**Data supplied:**

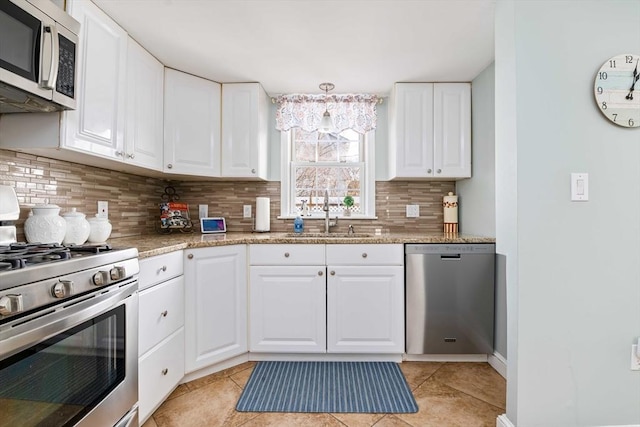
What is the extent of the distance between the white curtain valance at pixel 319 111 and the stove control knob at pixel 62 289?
7.06 feet

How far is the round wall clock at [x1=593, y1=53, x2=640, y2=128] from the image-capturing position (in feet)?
4.49

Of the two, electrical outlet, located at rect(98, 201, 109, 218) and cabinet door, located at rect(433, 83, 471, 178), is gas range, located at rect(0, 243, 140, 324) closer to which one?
electrical outlet, located at rect(98, 201, 109, 218)

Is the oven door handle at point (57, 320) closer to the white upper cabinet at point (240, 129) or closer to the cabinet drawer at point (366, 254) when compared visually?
the cabinet drawer at point (366, 254)

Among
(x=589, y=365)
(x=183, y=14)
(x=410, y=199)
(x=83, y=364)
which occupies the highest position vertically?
(x=183, y=14)

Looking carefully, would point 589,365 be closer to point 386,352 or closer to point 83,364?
point 386,352

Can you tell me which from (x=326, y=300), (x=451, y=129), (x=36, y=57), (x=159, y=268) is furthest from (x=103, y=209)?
(x=451, y=129)

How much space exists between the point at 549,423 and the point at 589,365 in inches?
12.6

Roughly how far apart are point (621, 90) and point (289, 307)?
2.15 metres

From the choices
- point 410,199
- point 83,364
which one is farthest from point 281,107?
point 83,364

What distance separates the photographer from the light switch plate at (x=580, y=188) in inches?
54.2

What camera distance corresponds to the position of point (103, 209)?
6.77 ft

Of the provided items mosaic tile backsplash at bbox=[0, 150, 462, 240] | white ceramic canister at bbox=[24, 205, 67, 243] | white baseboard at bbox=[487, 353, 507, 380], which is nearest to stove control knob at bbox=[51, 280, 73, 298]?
white ceramic canister at bbox=[24, 205, 67, 243]

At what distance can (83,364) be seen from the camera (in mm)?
1100

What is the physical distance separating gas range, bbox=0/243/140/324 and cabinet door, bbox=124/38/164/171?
2.89 feet
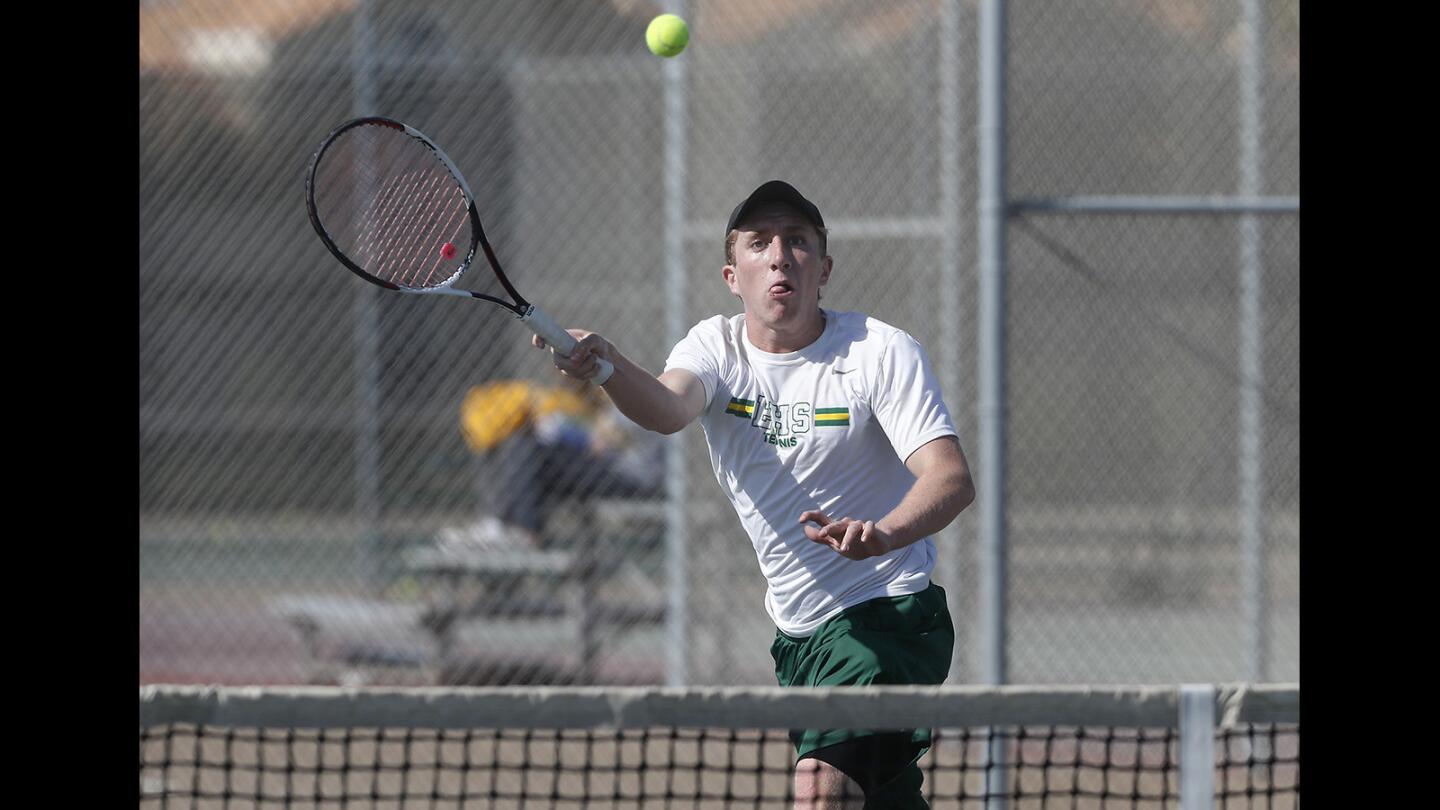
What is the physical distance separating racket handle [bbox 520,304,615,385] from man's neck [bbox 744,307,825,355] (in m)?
0.43

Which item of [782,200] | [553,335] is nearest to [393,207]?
[553,335]

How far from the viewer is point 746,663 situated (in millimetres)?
5742

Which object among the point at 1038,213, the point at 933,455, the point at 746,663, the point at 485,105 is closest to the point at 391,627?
the point at 746,663

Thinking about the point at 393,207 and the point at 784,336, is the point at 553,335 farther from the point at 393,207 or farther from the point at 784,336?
the point at 393,207

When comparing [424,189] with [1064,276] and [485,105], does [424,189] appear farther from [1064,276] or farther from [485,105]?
[485,105]

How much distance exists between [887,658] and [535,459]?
3775 millimetres

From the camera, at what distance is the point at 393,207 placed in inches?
130

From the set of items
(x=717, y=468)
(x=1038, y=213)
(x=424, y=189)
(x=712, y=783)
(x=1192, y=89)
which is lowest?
(x=712, y=783)

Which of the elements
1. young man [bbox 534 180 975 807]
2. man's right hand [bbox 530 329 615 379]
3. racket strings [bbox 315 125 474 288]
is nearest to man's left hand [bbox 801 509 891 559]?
young man [bbox 534 180 975 807]

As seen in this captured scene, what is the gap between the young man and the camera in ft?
9.82

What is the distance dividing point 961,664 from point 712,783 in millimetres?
972

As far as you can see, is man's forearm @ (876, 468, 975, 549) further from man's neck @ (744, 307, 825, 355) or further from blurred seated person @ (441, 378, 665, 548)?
blurred seated person @ (441, 378, 665, 548)

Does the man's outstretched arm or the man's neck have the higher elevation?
the man's neck

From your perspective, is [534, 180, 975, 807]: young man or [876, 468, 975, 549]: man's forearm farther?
[534, 180, 975, 807]: young man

**What you will do:**
Repeat exactly the lines above, starting with the line that contains "Which item of" and ending with the last line, both included, and nothing else.

**Written reply:**
Which item of [782,200] | [553,335] is nearest to [393,207]?
[553,335]

How far from the viewer is point 746,663 situated (in millimetres)?
5742

Which object among the point at 1038,213, the point at 933,455, the point at 746,663, the point at 485,105 is closest to the point at 391,627?
the point at 746,663

Thinking about the point at 393,207 and the point at 784,336, is the point at 553,335 farther from the point at 393,207 or farther from the point at 784,336?
the point at 393,207

When comparing [424,189] with [1064,276] and [485,105], does [424,189] appear farther from [1064,276] or farther from [485,105]?
[485,105]

How much distance exists between [887,658] and [535,459]?
3775 millimetres

From the camera, at what distance is the point at 393,207 placed in inches?
130

From the set of items
(x=717, y=468)
(x=1038, y=213)
(x=424, y=189)
(x=712, y=783)
(x=1192, y=89)
which is lowest?
(x=712, y=783)

Which of the elements
1. young man [bbox 534 180 975 807]
2. man's right hand [bbox 530 329 615 379]
3. racket strings [bbox 315 125 474 288]
is nearest to man's left hand [bbox 801 509 891 559]?
young man [bbox 534 180 975 807]

As seen in this captured scene, what is the gap between the young man and the camera in ft?
9.82

What is the distance dividing point 961,664 from point 712,783 in millimetres?
972

As far as you can see, is man's forearm @ (876, 468, 975, 549) further from man's neck @ (744, 307, 825, 355) or further from blurred seated person @ (441, 378, 665, 548)?
blurred seated person @ (441, 378, 665, 548)

Does the man's outstretched arm or the man's neck have the higher elevation?
the man's neck

From your perspective, is [534, 180, 975, 807]: young man or [876, 468, 975, 549]: man's forearm farther?
[534, 180, 975, 807]: young man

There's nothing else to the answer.